The Fane Tower of Providence is “very much alive” despite the delays
Do you remember the Fane tower?
The planned 46-story apartment building in Providence’s jewelry district that divided neighbors, elected officials and critics who love architecture is still very real, according to its developer.
About five years after Jason Fane of New York City first proposed the $ 300 million project – which would become the tallest building in the state – his team are still working on the design details and are in talks with the panel of the state which controls the ground where it would be located.
“They are extremely busy and are actively working on the project,” Fane spokesperson James Malachowski said on Friday. “There are teams of engineers and architects who are visibly working on the details of the design.”
When the skyscraper could go from rendering to reality, however, remains a question.

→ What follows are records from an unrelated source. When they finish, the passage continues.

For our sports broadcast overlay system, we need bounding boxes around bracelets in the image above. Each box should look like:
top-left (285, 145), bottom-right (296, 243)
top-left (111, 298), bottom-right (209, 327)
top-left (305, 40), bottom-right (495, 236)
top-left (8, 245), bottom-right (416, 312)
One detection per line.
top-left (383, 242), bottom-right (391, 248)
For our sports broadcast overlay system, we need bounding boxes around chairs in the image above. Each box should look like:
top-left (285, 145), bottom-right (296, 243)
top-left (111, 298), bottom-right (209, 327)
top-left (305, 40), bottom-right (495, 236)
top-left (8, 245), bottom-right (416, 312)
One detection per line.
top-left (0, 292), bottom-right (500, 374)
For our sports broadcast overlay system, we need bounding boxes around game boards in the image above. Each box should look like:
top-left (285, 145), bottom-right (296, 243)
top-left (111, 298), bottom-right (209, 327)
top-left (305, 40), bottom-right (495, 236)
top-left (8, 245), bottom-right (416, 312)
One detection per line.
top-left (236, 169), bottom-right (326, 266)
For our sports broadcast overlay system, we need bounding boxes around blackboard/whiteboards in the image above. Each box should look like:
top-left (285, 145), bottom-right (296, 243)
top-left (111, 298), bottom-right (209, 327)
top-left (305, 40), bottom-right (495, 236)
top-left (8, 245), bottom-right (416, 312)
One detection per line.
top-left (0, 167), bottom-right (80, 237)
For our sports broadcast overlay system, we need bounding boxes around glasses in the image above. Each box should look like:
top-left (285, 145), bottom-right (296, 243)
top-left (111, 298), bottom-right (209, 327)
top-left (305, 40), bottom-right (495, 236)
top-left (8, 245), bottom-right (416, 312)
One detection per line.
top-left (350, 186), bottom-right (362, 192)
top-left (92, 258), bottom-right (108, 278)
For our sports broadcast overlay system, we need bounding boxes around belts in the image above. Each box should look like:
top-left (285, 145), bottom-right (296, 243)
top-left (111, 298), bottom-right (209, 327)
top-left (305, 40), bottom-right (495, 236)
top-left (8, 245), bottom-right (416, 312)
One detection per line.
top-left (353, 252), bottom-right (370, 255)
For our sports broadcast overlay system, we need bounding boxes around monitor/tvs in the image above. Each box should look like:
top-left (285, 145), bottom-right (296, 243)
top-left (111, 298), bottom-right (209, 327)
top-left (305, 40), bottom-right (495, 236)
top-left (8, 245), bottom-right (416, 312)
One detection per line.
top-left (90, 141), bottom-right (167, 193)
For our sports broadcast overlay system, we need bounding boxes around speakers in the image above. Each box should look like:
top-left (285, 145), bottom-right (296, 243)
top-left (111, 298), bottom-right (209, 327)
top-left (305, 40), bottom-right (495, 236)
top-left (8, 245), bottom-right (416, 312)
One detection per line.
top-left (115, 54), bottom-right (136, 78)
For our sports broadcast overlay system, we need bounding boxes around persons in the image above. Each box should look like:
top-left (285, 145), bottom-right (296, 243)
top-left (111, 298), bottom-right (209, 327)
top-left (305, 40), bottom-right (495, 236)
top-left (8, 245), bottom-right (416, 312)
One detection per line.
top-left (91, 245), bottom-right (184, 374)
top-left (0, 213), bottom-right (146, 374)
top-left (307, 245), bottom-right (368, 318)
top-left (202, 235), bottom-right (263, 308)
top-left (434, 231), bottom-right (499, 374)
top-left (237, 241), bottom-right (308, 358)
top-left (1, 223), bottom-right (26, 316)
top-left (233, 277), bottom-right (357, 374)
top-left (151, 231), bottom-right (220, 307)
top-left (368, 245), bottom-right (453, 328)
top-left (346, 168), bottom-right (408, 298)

This summer, the I-195 District Redevelopment Commission extended the June 30 deadline until the end of August in its buy and sell agreement with Fane. The “exercise date” deadline would commit it to proceed with the $ 3.2 million purchase of the proposed construction site.
At the end of September, the panel again extended the date for the exercise, this time until September 15, according to Cara Cromwell, spokesperson for Commission 195.

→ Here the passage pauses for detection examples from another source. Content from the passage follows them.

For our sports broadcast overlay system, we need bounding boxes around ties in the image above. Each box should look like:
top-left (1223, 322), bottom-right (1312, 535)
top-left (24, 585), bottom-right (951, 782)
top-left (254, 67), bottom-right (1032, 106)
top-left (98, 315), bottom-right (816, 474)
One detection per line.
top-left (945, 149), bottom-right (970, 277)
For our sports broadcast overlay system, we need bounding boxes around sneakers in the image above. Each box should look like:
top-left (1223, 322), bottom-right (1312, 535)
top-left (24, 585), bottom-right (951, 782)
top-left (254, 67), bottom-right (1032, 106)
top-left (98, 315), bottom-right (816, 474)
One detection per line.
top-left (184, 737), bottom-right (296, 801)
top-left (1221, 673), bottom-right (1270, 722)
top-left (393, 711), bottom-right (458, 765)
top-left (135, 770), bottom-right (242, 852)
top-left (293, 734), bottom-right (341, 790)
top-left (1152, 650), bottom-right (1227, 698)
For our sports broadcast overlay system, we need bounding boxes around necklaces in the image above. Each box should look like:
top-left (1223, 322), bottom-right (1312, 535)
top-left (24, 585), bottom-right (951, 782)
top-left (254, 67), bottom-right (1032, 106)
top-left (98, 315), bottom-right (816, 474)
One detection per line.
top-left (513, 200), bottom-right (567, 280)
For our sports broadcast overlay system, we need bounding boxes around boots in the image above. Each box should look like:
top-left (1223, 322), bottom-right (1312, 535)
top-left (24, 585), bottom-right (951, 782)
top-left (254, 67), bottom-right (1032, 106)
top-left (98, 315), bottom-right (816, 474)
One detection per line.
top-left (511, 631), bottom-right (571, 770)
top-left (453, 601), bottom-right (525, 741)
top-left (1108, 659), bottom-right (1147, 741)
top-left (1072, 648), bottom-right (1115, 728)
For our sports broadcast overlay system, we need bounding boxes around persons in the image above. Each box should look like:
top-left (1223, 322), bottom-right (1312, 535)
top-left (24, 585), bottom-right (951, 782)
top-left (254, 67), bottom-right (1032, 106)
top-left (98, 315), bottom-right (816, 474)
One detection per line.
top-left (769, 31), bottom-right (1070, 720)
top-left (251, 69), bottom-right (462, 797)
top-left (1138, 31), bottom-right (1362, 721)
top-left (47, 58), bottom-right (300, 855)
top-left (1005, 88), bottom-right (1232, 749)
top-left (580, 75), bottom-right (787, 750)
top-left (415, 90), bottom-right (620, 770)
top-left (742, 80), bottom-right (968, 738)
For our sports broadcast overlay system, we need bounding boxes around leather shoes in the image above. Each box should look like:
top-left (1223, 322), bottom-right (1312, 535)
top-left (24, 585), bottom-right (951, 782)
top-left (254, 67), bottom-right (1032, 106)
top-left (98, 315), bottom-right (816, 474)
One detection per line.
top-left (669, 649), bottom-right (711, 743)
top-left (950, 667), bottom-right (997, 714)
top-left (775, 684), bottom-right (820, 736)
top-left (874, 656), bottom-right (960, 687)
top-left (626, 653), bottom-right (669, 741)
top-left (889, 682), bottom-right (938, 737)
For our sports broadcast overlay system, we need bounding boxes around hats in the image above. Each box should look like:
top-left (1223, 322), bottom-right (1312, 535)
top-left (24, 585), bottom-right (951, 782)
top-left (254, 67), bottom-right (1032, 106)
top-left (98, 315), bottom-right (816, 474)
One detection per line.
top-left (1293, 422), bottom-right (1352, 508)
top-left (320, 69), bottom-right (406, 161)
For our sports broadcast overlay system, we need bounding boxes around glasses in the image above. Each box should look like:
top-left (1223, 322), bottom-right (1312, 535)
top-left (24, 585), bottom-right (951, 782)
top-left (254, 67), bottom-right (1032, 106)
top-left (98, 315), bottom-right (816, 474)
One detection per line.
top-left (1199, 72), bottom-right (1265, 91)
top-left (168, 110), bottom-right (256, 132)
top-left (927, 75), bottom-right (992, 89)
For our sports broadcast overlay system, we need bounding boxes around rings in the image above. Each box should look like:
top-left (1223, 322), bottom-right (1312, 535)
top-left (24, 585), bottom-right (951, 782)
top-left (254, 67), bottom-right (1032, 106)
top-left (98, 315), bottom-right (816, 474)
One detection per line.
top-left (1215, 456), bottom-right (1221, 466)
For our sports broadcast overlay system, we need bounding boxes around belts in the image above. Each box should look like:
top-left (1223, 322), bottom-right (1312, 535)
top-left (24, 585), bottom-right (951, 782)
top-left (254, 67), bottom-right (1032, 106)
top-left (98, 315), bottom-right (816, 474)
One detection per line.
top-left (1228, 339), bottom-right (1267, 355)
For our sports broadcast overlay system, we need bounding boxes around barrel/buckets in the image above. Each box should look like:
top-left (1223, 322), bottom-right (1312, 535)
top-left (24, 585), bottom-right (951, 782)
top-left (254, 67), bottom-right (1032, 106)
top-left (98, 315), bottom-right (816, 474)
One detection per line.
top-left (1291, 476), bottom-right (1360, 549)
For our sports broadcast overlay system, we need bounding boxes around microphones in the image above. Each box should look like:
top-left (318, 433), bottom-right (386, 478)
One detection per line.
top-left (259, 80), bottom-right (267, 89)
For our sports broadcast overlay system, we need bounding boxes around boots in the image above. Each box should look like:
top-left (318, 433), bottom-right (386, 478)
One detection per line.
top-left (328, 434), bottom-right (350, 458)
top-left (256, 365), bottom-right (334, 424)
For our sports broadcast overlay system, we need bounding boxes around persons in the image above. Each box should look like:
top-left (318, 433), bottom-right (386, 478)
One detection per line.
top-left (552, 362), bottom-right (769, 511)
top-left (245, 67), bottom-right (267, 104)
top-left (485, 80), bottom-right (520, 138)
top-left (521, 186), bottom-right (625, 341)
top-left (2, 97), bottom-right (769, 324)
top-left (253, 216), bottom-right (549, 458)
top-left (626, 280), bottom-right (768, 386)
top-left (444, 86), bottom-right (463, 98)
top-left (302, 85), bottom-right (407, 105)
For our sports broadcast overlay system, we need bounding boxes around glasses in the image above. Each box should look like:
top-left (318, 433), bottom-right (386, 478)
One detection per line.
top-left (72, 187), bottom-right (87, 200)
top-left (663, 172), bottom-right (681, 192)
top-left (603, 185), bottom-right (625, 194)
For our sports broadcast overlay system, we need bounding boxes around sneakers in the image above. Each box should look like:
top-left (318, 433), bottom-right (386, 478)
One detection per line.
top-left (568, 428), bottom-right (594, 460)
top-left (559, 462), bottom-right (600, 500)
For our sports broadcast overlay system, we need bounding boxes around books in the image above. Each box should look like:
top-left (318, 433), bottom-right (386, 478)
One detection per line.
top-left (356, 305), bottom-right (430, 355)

In the meantime, Fane has met a deadline to provide more detailed design drawings for the project, which the commission is currently reviewing, she said.
The purchase and sale contract set the closing date for the sale of the land one year after the exercise date, so the latest extensions are pushing this deadline from summer to fall 2022.
Commission 195 gave its initial blessing to the project – officially known as Hope Point Tower – in July 2017.
It took another 16 months after that to get a zoning change through Providence City Council.
Then, opponents sued the city to protest the zoning change. And when they lost, they appealed the Superior Court decision to the state Supreme Court. A decision on this appeal is pending.
From late 2018 through most of 2020, progress towards the tower exterior has been minimal as Fane missed deadlines, sparking frustration in Commission 195 and raising questions as to whether the ride was a pipe dream.
At the end of last year, Fane paid an overdue deposit of $ 250,000 to the commission and agreed to a new schedule that included the provision of detailed design documents. The Fane team delivered a set of design documents in May and also conducted test polls at the site around this time.
Although the COVID-19 pandemic initially disrupted downtown real estate across the country, the market has recently gained momentum.
The owners of the vacant 26-story Industrial Trust building, now the state’s tallest at around 425 feet, have rekindled talks about a residential conversion of the old office building, another sign that the demand for downtown apartments returned.
Despite the years that have passed since its first proposal, the size (over 500 feet tall), basic layout and exterior appearance of the Fane Tower – with curves unique to Providence – remain unchanged, said Malachowski. It would have around 500 apartments at market price and 330 parking spaces in an indoor garage.
It is eligible for $ 25 million in state tax credits and a 20-year tax treaty with the city, which is expected to save $ 54 million.
“The Commission continues to work with Fane OrganIzation on its proposed project while holding it accountable for a reasonable timeframe and implementing a payment structure that protects the public interest,” said Commission President 195 , Robert Davis, in an email.
Fane hopes to break new ground on the tower at some point next year, Malachowski said, adding he couldn’t be more specific.
“The project is alive and well,” he said. “The pandemic has put it on hold, of course. There have been delays with regulatory approvals that have taken longer than expected. But, lately, it’s been going at full speed.”